Abbatiale de Conques, l'histoire sacrée de Sainte Foy
Dans la quiétude de l’Aveyron, les restes d’une jeune martyre chrétienne ont autrefois déchaîné les passions. La translation des reliques de Sainte Foy au IXe siècle se lit comme un roman policier.
Alors que les moines font bombance en ce jour d’Épiphanie de 866, un homme seul entre dans l’église à pas de velours. Longeant les murs, il s’approche du sépulcre. Horreur ! Il essaie, de toutes ses forces, de déplacer la pierre tombale. N’y parvenant pas, il la brise avec un marteau ! Un chemineau, un voleur de trésors, un malandrin en tout cas !
Pas du tout : cet homme qui fracture méthodiquement le gisant est le propre gardien de cette maison de Dieu. Il est parfaitement sain d’esprit et ne fait que remplir la mission secrète qui lui a été assignée dix ans plus tôt.
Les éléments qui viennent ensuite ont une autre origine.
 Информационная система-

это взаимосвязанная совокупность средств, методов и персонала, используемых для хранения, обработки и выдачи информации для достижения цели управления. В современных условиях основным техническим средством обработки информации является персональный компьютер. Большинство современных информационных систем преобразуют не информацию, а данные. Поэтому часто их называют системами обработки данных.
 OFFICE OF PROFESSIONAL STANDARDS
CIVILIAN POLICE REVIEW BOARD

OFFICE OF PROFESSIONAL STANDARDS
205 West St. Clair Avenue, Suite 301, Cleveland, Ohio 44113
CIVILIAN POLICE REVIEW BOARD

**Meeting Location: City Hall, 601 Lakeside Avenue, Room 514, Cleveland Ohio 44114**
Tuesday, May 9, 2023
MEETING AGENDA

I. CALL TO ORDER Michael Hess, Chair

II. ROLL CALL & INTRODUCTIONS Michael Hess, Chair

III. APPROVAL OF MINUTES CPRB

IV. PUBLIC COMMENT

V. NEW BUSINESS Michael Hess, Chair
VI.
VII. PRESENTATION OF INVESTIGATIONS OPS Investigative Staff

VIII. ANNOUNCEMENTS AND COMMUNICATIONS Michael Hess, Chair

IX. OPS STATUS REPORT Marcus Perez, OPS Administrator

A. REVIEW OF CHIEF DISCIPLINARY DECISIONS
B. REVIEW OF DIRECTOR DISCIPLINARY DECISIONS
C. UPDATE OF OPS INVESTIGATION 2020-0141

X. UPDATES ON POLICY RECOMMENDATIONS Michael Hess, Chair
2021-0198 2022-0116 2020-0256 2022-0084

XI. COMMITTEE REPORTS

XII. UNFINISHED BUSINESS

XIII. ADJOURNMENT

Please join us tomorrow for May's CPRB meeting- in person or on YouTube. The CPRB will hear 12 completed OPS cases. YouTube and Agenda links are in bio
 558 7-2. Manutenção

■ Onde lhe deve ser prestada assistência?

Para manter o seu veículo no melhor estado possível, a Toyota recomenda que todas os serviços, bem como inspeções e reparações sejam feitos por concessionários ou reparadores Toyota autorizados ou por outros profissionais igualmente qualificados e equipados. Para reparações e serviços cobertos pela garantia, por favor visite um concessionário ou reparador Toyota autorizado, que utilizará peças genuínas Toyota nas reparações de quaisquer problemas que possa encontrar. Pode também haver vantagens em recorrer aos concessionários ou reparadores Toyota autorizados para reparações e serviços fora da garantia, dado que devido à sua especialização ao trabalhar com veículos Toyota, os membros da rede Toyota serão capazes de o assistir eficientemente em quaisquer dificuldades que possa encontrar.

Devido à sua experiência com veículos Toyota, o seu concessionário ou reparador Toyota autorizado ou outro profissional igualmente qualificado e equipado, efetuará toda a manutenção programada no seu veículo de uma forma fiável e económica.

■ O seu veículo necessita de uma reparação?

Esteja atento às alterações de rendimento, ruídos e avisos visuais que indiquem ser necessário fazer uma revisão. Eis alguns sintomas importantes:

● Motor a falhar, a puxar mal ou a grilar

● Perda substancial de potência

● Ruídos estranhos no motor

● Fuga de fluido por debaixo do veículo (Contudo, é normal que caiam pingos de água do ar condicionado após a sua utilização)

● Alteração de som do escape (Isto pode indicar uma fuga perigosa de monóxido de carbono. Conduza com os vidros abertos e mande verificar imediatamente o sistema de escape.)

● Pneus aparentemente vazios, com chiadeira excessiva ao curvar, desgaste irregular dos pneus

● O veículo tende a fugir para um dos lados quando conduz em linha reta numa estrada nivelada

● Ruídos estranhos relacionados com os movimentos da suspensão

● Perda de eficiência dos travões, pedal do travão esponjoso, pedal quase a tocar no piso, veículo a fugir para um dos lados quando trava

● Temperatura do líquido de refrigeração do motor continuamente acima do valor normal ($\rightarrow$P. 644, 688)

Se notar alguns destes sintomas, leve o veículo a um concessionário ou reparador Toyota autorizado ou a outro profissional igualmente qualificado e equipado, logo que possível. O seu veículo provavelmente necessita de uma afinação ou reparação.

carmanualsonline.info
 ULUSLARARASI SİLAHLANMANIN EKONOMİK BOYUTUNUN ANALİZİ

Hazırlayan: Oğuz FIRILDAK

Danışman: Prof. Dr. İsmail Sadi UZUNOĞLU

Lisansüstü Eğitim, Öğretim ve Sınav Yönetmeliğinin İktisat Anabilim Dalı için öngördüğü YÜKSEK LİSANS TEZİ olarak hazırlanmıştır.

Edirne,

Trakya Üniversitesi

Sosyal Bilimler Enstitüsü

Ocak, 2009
L’église dans laquelle il est entré se trouve à Agen. Elle contient les reliques de sainte Foy – l’objet de sa convoitise. Convertie au christianisme, cette jeune fille de la ville montra un courage inébranlable face aux persécutions ordonnées par l’empereur Dioclétien dans son sinistre édit de 303. Les bourreaux chargés de l’immoler lui arrachèrent ses habits, qui furent instantanément et miraculeusement remplacés par une robe blanche. Malgré leurs efforts, ils ne parvinrent pas à la brûler : les flammes refusaient de lécher le corps de la jeune fille. Après l’avoir jetée dans un cachot, ils la décapitèrent le lendemain.
Depuis cette date – le 6 octobre 303 – la renommée de Foy a démesurément grandi. Au-dessus de son tombeau, on a élevé une église, puis une basilique. Les guérisons et les miracles se multiplient, touchant des pèlerins parfois venus de très loin. L’homme qui, dans le secret de la nuit, a enfin réussi à extraire le corps de sainte Foy pour le cacher dans un sac se nomme Aronisde. Il est moine et originaire de Conques. Avec ses confrères, il a élaboré ce plan machiavélique : s’introduire dans les bonnes grâces des Agenais, leur prendre les restes de Foy et les rapporter à Conques, pour faire rejaillir sur leur propre monastère la gloire qui leur est attachée.
Digne d’un roman policier
Au Moyen Âge, on ne compte plus les opérations de ce genre. C’est que les reliques ne sont pas de simples souvenirs. Outre leur pouvoir de guérison, elles sont aussi porteuses d’une véritable dimension économique. Auprès des églises et des sanctuaires qui abritent des restes vénérés se développe une activité florissante : les auberges, les hôtelleries, les ateliers d’ex-voto s’y implantent. Parfois, un grand personnage passe avec sa suite, dépensant à foison.
En temps ordinaire, des milliers de pèlerins nourrissent l’activité. La soif de reliques déclenche une activité frénétique à travers l’Europe. Au tournant du millénaire, comme le rappelle James Bentley dans Restless Bones, l’évêque de Canterbury achète les ossements de saint Augustin pour la somme fabuleuse de cent talents d’argent et un talent d’or.
La demande est si forte que l’inflation s’installe : aujourd’hui, ce sont au moins 29 villes européennes qui prétendent détenir un clou de la Crucifixion, dont un bon nombre en France : Arras, Carpentras, Compiègne, Paris, Toul, Troyes. Une multiplication aberrante au regard de la réalité : le Christ a été crucifié avec quatre clous, voire trois seulement si l’on se réfère au canon iconographique le plus ancien, qui le représente sur la croix les jambes croisées.